Repeat every record below exactly, omitting any pictures.

*** Opening Records shown ***

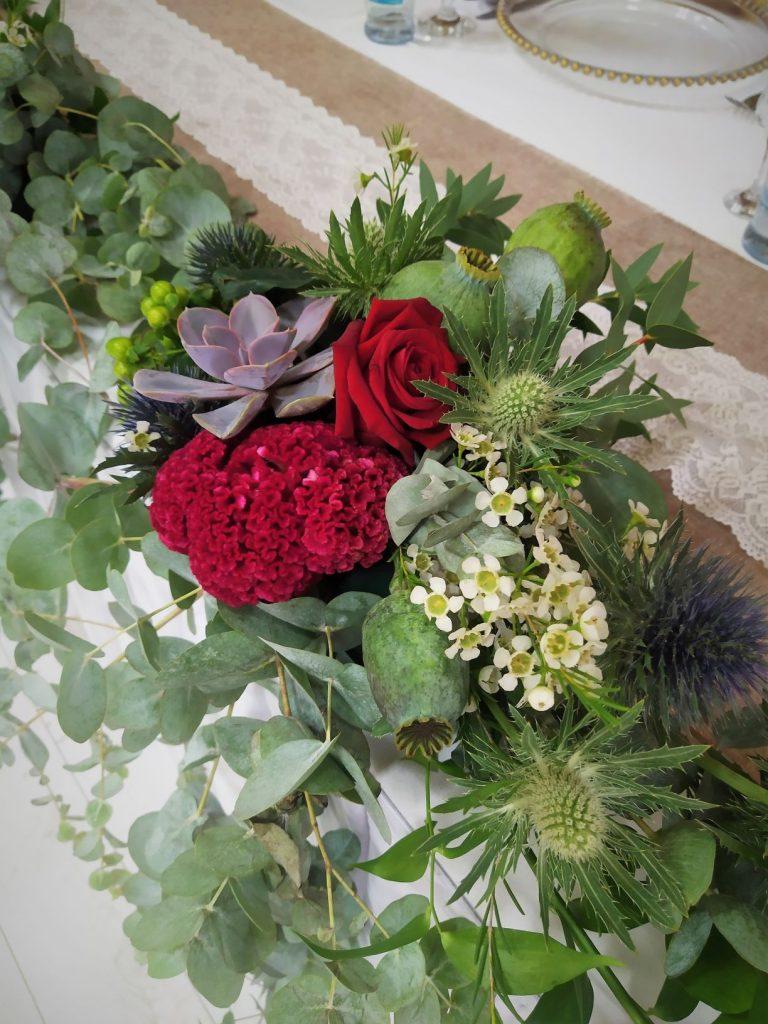 kvetinova dekorácia v eukaliptusovom zaklade s bordovymi ruzami,bodliakmi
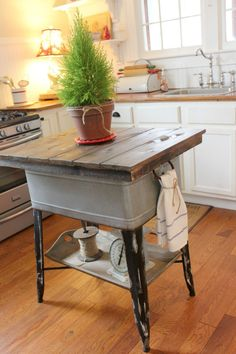Magazine Your Home blogger Teresa gave the washtub a new life as a rustic island would look at home in any country kitchen. Bonus: The addition of a vintage wood tray to the bottom area acts as a handy display shelf for storing cookware. Find out more about this makeover.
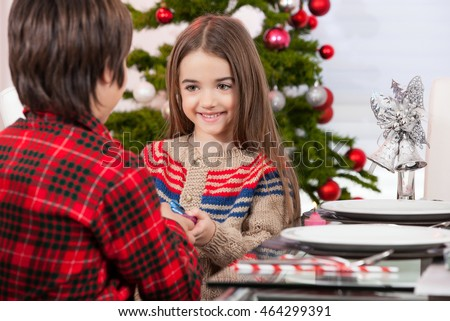 Little boy make a present to his sister for Christmas. Decorated table and tree on background.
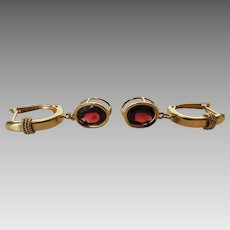 14 Karat Yellow Gold Earrings With Bezel Set Garnet Drops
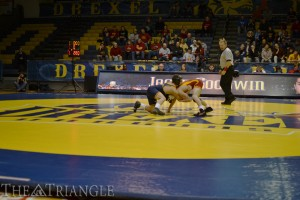 Freshman Jacob Goodwin, who competes in the 125-lb. weight class, handles his opponent in a wrestling match at the DAC.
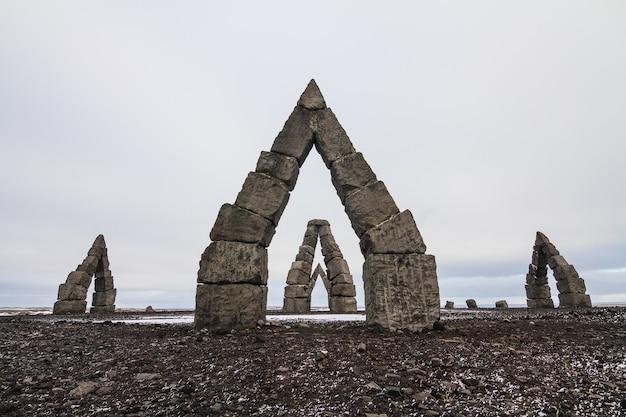 Arctic henge, umgeben von einem schneebedeckten feld unter einem bewölkten himmel in island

*** Closing Records shown ***

**Task result:**
 kvetinova dekorácia v eukaliptusovom zaklade s bordovymi ruzami,bodliakmi
Magazine Your Home blogger Teresa gave the washtub a new life as a rustic island would look at home in any country kitchen. Bonus: The addition of a vintage wood tray to the bottom area acts as a handy display shelf for storing cookware. Find out more about this makeover.
 Little boy make a present to his sister for Christmas. Decorated table and tree on background.
 14 Karat Yellow Gold Earrings With Bezel Set Garnet Drops
 Freshman Jacob Goodwin, who competes in the 125-lb. weight class, handles his opponent in a wrestling match at the DAC.
 Arctic henge, umgeben von einem schneebedeckten feld unter einem bewölkten himmel in island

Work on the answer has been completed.